= RECORD SET =

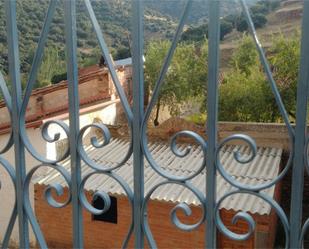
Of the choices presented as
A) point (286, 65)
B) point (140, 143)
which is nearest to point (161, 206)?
point (140, 143)

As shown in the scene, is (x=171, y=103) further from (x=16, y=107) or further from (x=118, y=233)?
(x=16, y=107)

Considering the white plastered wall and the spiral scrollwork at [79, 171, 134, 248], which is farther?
the white plastered wall

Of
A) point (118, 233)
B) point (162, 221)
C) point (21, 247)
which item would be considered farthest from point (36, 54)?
point (118, 233)

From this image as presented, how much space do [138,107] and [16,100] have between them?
29 cm

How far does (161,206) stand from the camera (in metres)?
4.55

= TASK DIRECTIONS =
Copy the data above word for word, beginning at the line that contains "Considering the white" and continuing through the end of the data.

= EXERCISE RESULT =
Considering the white plastered wall and the spiral scrollwork at [79, 171, 134, 248], which is farther?
the white plastered wall

Of
A) point (118, 233)
B) point (162, 221)
C) point (21, 247)
which item would be considered farthest from point (36, 54)?
point (118, 233)

From this image as presented, how much space do [138,107] and [16,100] have between them?
29 cm

How far does (161,206) stand from the camera (in metres)?
4.55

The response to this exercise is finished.